Building Distributed Teams – Team Communication
This is the fifth post in my series on Building Distributed Teams. So far, we’ve covered why you need to be building a distributed team, what makes an ideal distributed team member, individual vs pods when hiring and team leadership. As a reminder, this series is focused on building a distributed technology product team. While the principles here might apply to building a distributed sales team, it is not the focus.
In this post we’re going to talk about how a highly functioning distributed team communicates and where a lot of companies get tripped up with this model.
There are three things that the best distributed teams do to facilitate great communication:
- Company leadership ensures that everything that’s important for the team to move fast is written down
- Everyone on the team is online and available for a set period of time each day
- All important communication is handled in publicly available channels
Writing It Down
One of the main reasons you build a distributed team is so that you can be as or more productive than if everyone is sitting in the same office. However, you’ll be sorely disappointed in how quickly the team moves if you don’t do your job as the leader of the team to ensure that everyone has what they need when they need it.
One of the best examples I’ve seen of publishing everything that’s required for a distributed team to function in recent times is Gitlab’s Employee Handbook. You should stop what you’re doing and go read this right now. Everything a team member needs to know about working at Gitlab is right there in easy to read bullets.
If every time a new team member has a question they have to wait for someone else on the team to be available, things will grind to a halt.
This is a two-way street, of course. Every team member has to care enough to write the specifics of their particular area down as they work on them or the system breaks. If it’s not written down, it’s not done.
Schedule Overlap
Regardless of how widely distributed your team is in terms of timezones, you must ensure that everyone on the team is available for a set period of time each day. For example, you might mandate that everyone is online from 8-10 a.m. EST. This window is used to cover important communication that everyone in the company needs to know, and to address key questions that might be slowing parts of the team down.
This also facilitates everyone getting to know each other. You have to be intentional about this or your team will not function.
You might consider using one day a week during this time to share wider information about how the company is doing, key milestones upcoming, or new customers that were onboarded since the last time the team met.
Communicate in Public Channels
Before Slack and HipChat came along, I ran all of my teams using Hangouts or other messaging systems. Nearly all communication in a distributed team happens via written channels, not voice or video. Why? In any size team, someone will be missing on any given day. If you use voice or video channels, that person may miss something important. If you use written channels, if someone was missing they simply catch up the next time they’re online.
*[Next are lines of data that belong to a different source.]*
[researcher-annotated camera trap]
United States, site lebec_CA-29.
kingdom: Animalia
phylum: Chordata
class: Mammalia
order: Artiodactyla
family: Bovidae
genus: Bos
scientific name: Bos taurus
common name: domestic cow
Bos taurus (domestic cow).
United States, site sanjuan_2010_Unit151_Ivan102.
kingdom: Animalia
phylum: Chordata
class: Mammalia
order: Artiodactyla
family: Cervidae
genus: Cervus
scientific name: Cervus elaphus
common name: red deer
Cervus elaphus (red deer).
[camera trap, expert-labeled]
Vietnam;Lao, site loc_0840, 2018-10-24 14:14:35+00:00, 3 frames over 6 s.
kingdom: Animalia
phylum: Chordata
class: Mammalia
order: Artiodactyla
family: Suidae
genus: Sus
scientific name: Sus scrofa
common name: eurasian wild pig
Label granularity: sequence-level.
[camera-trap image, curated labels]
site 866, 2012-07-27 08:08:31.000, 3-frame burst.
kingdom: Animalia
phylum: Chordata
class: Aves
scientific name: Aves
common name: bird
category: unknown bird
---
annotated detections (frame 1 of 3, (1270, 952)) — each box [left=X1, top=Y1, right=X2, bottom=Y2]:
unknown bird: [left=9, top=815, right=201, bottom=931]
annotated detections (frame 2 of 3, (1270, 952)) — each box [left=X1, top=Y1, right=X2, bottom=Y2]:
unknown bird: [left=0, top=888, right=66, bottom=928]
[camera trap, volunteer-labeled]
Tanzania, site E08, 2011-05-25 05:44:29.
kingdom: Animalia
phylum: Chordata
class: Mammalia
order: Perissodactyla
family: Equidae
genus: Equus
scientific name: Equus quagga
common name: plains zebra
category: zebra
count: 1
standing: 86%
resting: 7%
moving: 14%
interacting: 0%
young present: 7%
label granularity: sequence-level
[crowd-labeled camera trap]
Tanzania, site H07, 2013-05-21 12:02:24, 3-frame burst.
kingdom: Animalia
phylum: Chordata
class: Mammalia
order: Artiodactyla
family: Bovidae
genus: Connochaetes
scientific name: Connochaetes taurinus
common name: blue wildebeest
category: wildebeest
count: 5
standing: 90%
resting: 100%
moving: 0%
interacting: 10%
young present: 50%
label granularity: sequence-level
Also, if you’re having face to face meetings in your main office, you must remember that a good number of your team are not sitting with you. If you make key decisions in those meetings, you have to be intentional about communicating the what AND the why to those who were not sitting with you.
A great practice is to record all face to face meetings in your office and share the audio in your public comm channels. Others can listen to the audio on their own time and ask questions as needed.
Of all the the things that make distributed teams fail, poor communication structures are probably #1 on the list. You must over-communicate at all times, and ensure that the rest of the team understands that every side conversation that is not shared weakens the team.
Writing everything down, ensuring there is sufficient schedule overlap, and forcing all communication into asynchronous, public channels as much as possible will go a long way toward ensuring your distributed team functions at their highest possible output.